- THE TASKS
(a) In the post about graphics cards, how many shader cores does the GT430 have, and at what clock speed?
(b) Extend the post about graphics cards by writing what comes next after its last sentence.

Jun 21, 2012, 12:52 AM

Post #27 of 30 (839 views)
Permalink
Re: 8400GS -> GT 430 -> ?? (60Hz, VDPAU High Quality) [In reply to]

On 21 Jun 2012, at 06:50, Christopher Kerr wrote:

> On 6/21/12, Gary Buhrmaster <gary.buhrmaster [at] gmail> wrote:
>> On Wed, Jun 20, 2012 at 4:24 PM, Christopher Kerr <mythtv [at] theseekerr>
>> wrote:
>> ....
>>> GT640's are just starting to become available as desktop cards - they're
>>> based on chips intended for laptop usage, so I expect a low-profile
>>> version
>>> will be along shortly. They should be ~40% faster than GT440's (which are
>>> basically just factory overclocked GT430's) which would make them strong
>>> contenders as HTPC cards if a fanless version shows up.
>>
>> There is "faster" and there is "faster". For many applications, the
>> GT430 is "faster" than a GT220, but not for running the de-interlacer
>> code (the improvements are elsewhere). Any recent nVidia card
>> can do decoding of the usual codecs (mpeg/h264) via dedicated
>> hardware. The code that does the deinterlacing runs in the
>> stream processors, and how many are needed, at what clock
>> speed, is highly dependent on not only your content type but the
>> nVidia stream processor architecture.
>
> As you note, comparison is difficult. The GT430 has 96 Fermi-type
> shader cores clocked around 1.4GHz. The GT640 has 384 Keplar-type
> shader cores, which are substantially different and don't use an
> independent clock (but for reference, they're clocked, along with the
> core, at 900MHz).

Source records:

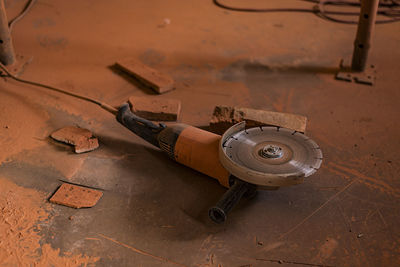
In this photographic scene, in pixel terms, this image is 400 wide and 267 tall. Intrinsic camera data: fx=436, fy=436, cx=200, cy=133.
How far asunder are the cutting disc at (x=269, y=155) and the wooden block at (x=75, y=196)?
4.12ft

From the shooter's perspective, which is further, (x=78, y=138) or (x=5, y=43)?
(x=5, y=43)

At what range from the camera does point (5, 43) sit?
19.5 feet

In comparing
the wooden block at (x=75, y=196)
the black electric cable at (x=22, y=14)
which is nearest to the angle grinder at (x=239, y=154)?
the wooden block at (x=75, y=196)

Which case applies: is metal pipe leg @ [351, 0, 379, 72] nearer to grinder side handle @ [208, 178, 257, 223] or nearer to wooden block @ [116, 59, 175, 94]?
wooden block @ [116, 59, 175, 94]

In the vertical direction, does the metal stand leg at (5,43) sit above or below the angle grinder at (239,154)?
above

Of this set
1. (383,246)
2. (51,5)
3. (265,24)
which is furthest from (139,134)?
(51,5)

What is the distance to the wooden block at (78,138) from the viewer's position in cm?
457

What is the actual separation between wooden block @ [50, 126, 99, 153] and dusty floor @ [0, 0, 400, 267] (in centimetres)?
8

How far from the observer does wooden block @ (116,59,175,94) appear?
5.73 metres

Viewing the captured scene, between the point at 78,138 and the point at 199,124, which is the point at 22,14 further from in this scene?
the point at 199,124

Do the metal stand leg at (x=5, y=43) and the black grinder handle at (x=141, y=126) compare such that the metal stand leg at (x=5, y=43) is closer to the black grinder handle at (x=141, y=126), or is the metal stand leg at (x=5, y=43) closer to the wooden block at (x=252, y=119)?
the black grinder handle at (x=141, y=126)

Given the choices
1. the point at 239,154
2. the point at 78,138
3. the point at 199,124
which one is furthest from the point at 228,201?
the point at 78,138

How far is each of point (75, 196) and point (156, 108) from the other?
1.61 m

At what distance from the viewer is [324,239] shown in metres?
3.63
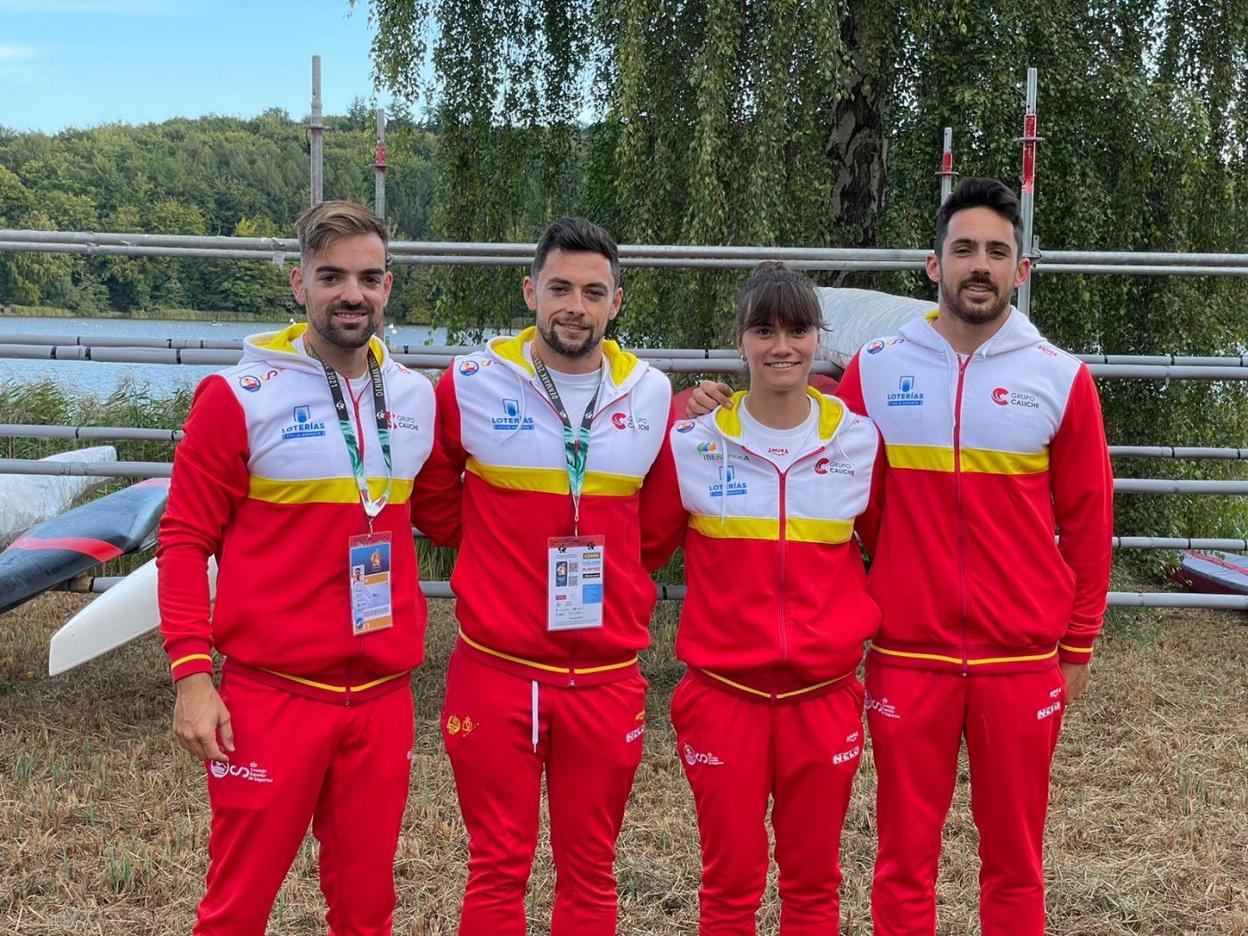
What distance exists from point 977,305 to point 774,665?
0.94 m

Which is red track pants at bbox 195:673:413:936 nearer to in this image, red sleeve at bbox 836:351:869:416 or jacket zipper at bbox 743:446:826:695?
jacket zipper at bbox 743:446:826:695

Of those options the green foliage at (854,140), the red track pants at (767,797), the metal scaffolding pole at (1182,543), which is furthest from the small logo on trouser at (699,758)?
the green foliage at (854,140)

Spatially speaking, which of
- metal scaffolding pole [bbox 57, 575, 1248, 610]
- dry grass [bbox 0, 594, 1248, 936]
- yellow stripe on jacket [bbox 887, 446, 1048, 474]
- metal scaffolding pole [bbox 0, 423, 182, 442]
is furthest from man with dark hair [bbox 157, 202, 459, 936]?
metal scaffolding pole [bbox 0, 423, 182, 442]

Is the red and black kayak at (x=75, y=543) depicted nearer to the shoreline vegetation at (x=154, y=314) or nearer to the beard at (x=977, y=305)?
the beard at (x=977, y=305)

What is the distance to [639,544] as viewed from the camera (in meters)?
2.85

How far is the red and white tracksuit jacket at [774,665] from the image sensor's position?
106 inches

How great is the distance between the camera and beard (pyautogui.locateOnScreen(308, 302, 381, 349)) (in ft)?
8.39

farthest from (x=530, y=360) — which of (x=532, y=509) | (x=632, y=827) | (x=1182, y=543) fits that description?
(x=1182, y=543)

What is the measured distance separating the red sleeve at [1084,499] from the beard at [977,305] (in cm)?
25

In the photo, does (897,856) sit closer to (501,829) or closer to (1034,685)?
(1034,685)

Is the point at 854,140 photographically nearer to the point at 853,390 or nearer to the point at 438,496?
the point at 853,390

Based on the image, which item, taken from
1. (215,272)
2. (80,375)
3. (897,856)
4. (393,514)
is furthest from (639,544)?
(215,272)

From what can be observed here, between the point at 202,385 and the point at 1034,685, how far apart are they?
1.96 meters

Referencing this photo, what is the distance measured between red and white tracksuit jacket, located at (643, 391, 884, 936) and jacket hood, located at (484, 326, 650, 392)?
0.23 meters
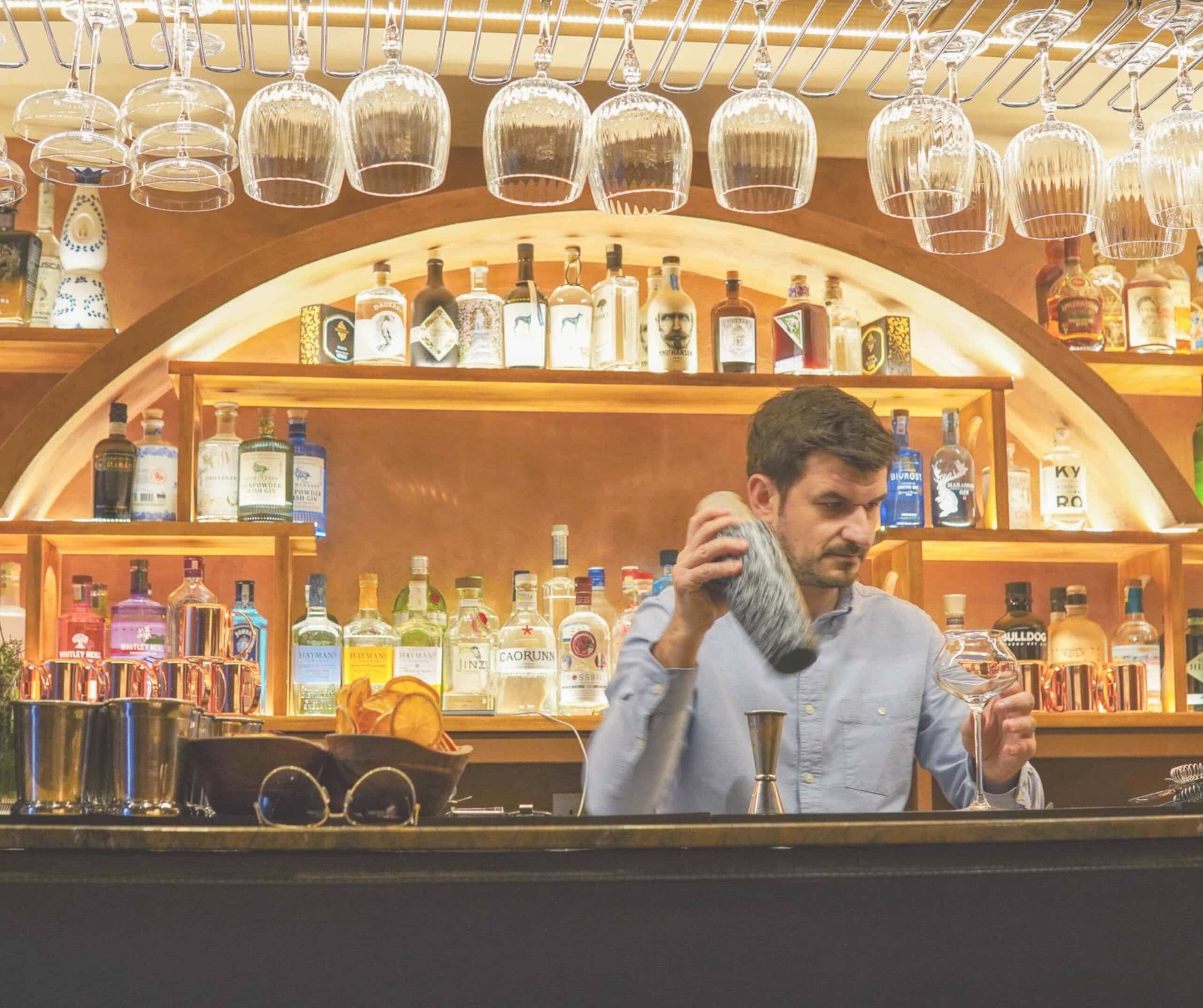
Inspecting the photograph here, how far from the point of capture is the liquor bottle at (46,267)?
290 cm

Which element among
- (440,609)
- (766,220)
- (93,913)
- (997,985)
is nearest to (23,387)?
(440,609)

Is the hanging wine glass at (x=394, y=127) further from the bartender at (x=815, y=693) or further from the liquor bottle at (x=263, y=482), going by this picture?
the liquor bottle at (x=263, y=482)

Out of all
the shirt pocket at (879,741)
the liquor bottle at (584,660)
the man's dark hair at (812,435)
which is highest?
the man's dark hair at (812,435)

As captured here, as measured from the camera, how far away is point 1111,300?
10.6 ft

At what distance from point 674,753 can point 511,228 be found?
1454 mm

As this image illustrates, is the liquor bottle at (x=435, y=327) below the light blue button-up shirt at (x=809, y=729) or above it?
above

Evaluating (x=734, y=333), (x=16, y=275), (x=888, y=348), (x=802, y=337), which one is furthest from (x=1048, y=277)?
(x=16, y=275)

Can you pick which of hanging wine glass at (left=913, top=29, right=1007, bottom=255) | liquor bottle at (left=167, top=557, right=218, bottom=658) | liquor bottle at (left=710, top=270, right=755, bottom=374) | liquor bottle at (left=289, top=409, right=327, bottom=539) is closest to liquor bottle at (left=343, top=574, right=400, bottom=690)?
liquor bottle at (left=289, top=409, right=327, bottom=539)

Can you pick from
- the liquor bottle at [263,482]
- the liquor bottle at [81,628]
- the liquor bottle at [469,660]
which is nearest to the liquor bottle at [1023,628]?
the liquor bottle at [469,660]

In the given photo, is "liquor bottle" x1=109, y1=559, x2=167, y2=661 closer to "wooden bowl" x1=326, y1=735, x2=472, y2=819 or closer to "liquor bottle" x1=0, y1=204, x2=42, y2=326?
"liquor bottle" x1=0, y1=204, x2=42, y2=326

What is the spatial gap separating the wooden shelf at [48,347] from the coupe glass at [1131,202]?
5.99 feet

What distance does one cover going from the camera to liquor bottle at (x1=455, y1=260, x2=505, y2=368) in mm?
2873

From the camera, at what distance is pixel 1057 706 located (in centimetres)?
294

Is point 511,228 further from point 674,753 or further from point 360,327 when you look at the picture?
point 674,753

- THE ANSWERS
(a) 96 Fermi-type shader cores, clocked around 1.4GHz.

(b)
>
> Both have a 128-bit memory bus supporting DDR3 at 1.8GHz effective data rate.
>
> So I'm optimistic, but right now I have no proof.

I'm getting interested in this card too, there was an interesting (but not conclusive) review of one on Anandtech just now:
http://www.anandtech.com/show/5969/zotac-geforce-gt-640-review-

It's useful that they compare some benchmarks to the GT240 (640 beats it, just) which has shader performance massively beyond what 60hz countries require.

The reviewed card is single slot but with a noisy fan but I'd replace that with a big slow quiet top down fan, I'm sure there will be other cards along soon.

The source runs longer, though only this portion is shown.